Über meine Beichte, nicht so viel von Kunst zu verstehen, sind die Künstler:innen weder verwundert, noch scheint es sie zu kratzen. Nicht etwa aus Arroganz, sondern aus einer Skepsis, die sich am Begriff selbst abarbeitet. Was ist schon Kunst? Ab wann ist Kunst Kunst und: ist Kunst Arbeit? Nicht zu verkopft soll es sein, findet Vinyl-Cover-Artist Stelio Diamantopoulos. Kunst soll etwas auslösen.

Vom Dunkelkünstler-Dasein

«Was uns verbindet ist wohl, dass wir uns als Dark Artists sehen, und dass wir uns eher mit dem Düsteren beschäftigen», versucht die Fotokünstlerin Annie Bertram es vorsichtig zusammenzubringen. Im Rahmen der Ausstellung scheint das zuzutreffen: ob nun im Hinblick auf die Körperkunst, die Michael Flume in seinen Fotografien und Videopräsentationen zeigt, oder das Selbstportrait mit dem prägenden Namen Vergissmeinnicht von Gerd Paulicke.

Bertram meint aber noch etwas anderes — etwa wenn sie erzählt, das sie sich in der Szene, in die sie zunächst über die Musik hineingefunden habe, bis heute heimisch fühlt: Es geht auch um den Ausdruck von Identität.

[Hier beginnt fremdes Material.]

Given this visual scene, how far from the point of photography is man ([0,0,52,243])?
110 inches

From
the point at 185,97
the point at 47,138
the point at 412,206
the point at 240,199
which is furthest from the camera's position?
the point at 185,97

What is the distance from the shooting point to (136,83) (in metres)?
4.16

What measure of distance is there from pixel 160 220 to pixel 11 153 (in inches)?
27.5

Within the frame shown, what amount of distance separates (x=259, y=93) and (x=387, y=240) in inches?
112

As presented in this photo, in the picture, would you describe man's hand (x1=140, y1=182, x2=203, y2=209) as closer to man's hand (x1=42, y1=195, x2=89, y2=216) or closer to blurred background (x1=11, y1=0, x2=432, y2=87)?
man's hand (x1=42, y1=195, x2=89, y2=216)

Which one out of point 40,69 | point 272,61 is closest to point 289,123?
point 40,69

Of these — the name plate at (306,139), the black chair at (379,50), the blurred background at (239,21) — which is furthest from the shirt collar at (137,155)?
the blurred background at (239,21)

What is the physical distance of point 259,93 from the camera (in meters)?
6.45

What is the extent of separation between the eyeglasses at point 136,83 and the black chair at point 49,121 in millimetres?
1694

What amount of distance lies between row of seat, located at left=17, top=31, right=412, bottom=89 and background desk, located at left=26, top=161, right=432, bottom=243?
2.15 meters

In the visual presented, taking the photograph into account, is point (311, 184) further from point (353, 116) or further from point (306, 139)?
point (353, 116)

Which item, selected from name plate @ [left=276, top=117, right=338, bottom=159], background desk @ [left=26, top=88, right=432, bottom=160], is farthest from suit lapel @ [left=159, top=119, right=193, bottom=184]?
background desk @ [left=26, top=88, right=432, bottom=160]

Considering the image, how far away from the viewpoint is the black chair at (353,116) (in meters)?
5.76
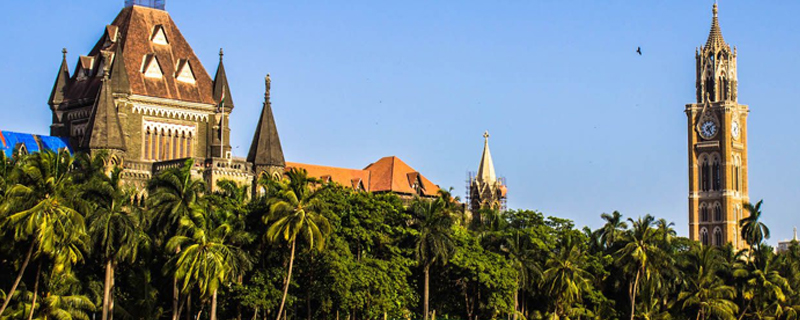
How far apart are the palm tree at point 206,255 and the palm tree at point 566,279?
24.5 meters

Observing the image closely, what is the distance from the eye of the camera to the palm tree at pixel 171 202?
7369 cm

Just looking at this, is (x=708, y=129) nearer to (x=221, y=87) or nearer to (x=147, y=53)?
(x=221, y=87)

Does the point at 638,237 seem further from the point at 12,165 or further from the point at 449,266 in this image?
the point at 12,165

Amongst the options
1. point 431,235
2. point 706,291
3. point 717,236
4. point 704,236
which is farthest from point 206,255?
point 704,236

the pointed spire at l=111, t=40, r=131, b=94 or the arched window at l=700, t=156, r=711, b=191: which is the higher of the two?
the arched window at l=700, t=156, r=711, b=191

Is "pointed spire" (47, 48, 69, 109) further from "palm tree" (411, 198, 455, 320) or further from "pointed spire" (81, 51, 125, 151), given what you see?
A: "palm tree" (411, 198, 455, 320)

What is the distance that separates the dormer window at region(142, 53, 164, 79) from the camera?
101000 mm

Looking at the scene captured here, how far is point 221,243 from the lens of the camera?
7325 centimetres

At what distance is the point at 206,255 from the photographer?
70.6 metres

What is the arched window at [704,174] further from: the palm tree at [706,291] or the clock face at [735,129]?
the palm tree at [706,291]

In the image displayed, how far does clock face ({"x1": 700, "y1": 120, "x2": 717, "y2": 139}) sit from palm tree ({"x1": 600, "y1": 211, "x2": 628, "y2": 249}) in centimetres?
8053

Eine erste Assoziation, die ich mit den Gemälden von Pat Portenier habe, sind Embryonen. Als eine Person (die definitiv wie eine Kunstkennerin aussieht) bei der eigentlichen Vernissage eine Stunde später das Wort «embryoid» fallen lässt, freue ich mich. Nicht, weil ich das Sujet (eventuell) erkannt habe, sondern weil ich glaube, etwas kapiert zu haben: Manchmal ist der Versuch, etwas trotz anfänglicher Überforderung zu verstehen, alles. Kunst kann einen daran erinnern. Portenier ist da allerdings deutlich bescheidener. Als ich ihn nach seinen Gründen für das Kunstschaffen frage antwortet er: «Ich spare mir den Psychiater».